- Challenge A
Check each statement against the review below and mark it yes or no, quoting the words of the review that decide it. (i) The male kakapo spends a long time preparing a nesting site. (ii) The hand-reared kakapo picks Stephen Fry as its mate. (iii) Harry Hill used this episode in a Saturday night program.

- Excerpt
──────────────────────────────

Whether or not the featured species can regenerate (when man no longer seeks them for personal adornment or other (ab)use), this film documents excellently the situation pertaining in the first decade of the 21st century.

How sad that the male kakapo spends forever preparing a suitable nesting site and nightly, for many months carries out a mating dance to attract a female partner who, because of the state of numbers of the species, is highly unlikely to ever appear. However, a hand reared male kakapo decides that Mark Carwardine is his ideal mate and proceeds to "mate" with his head, unfortunately for Mark, a bit roughly! Stephen Fry finds the situation completely hilarious and teases Mark endlessly about when he is due to lay kakapo eggs. You have to laugh with him and the series is filmed in such a way that the viewer feels very involved with the action. Harry Hill also had fun with this particular episode in his Saturday night TV Burps!!

──────────────────────────────

- Challenge B
Copy out the stretch of the records from the line containing "Looking at the" through the end of the records, unchanged.

- Source data
──────────────────────────────

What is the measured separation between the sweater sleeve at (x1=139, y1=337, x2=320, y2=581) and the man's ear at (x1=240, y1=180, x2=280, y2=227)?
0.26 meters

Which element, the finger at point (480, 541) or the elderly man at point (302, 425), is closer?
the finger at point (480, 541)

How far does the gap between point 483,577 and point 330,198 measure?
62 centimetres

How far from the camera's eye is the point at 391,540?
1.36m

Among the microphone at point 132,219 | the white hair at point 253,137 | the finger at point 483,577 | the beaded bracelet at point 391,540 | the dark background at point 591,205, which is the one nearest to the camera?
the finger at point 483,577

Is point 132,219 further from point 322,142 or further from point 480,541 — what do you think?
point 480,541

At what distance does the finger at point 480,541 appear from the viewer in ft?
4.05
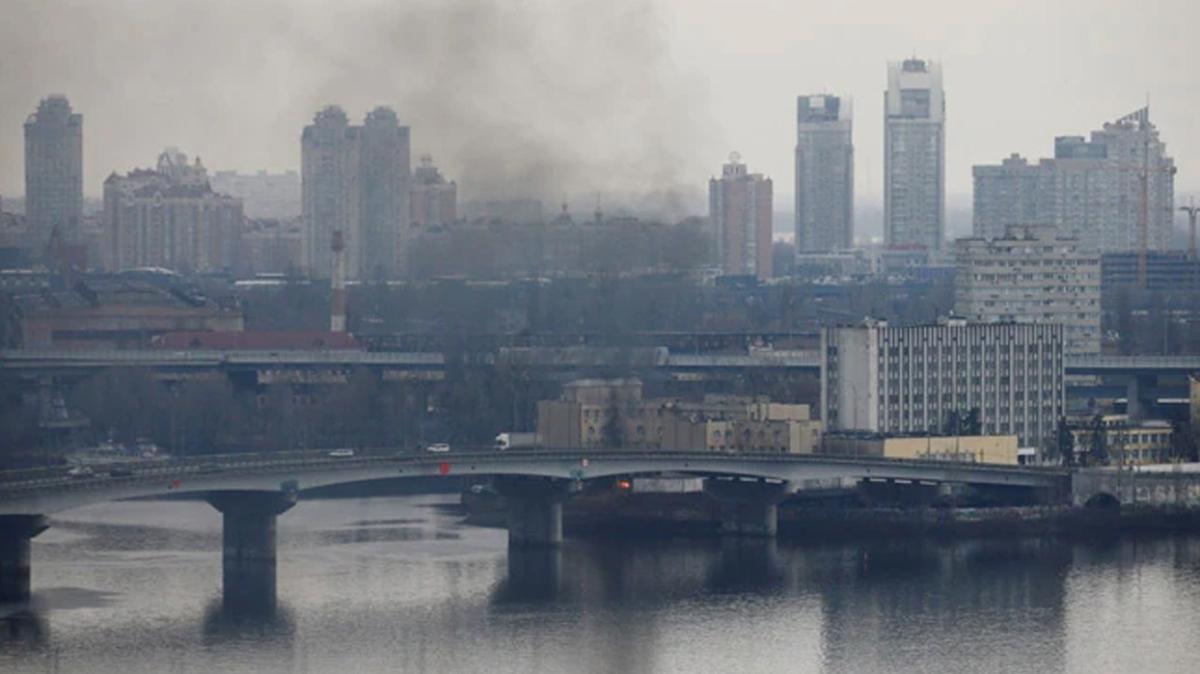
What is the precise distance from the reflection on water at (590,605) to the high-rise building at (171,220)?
965 inches

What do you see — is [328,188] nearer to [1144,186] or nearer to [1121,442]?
[1144,186]

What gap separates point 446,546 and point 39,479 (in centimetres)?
256

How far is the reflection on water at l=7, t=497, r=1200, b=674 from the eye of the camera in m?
17.9

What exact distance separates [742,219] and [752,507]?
114ft

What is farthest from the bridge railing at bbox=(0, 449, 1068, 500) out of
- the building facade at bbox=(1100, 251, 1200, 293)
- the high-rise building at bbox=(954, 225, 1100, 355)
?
the building facade at bbox=(1100, 251, 1200, 293)

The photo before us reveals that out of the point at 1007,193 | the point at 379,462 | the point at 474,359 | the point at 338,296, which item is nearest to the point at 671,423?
the point at 379,462

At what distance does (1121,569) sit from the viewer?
70.3 feet

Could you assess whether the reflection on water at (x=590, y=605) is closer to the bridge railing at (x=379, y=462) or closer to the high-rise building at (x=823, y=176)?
the bridge railing at (x=379, y=462)

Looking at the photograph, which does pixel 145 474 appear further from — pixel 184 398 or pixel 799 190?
pixel 799 190

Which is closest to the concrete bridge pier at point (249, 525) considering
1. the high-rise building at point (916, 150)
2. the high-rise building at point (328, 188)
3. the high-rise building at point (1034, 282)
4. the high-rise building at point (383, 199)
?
the high-rise building at point (1034, 282)

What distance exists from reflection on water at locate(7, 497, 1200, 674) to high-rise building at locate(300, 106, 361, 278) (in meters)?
19.9

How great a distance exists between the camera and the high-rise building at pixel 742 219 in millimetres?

──────────────────────────────

- Task response A
(i) Yes: "the male kakapo spends forever preparing a suitable nesting site"
(ii) No: "a hand reared male kakapo decides that Mark Carwardine is his ideal mate"
(iii) Yes: "Harry Hill also had fun with this particular episode in his Saturday night TV Burps!!"

- Task response B
Looking at the photograph, which does pixel 145 474 appear further from — pixel 184 398 or pixel 799 190?
pixel 799 190

Which is closest to the concrete bridge pier at point (249, 525) considering
1. the high-rise building at point (916, 150)
2. the high-rise building at point (328, 188)
3. the high-rise building at point (1034, 282)
4. the high-rise building at point (383, 199)
?
the high-rise building at point (1034, 282)

What distance exists from reflection on water at locate(7, 497, 1200, 674) to high-rise building at locate(300, 106, 361, 278) (in meters)?
19.9

How great a distance exists between the camera and the high-rise building at pixel 742 219 in millimetres?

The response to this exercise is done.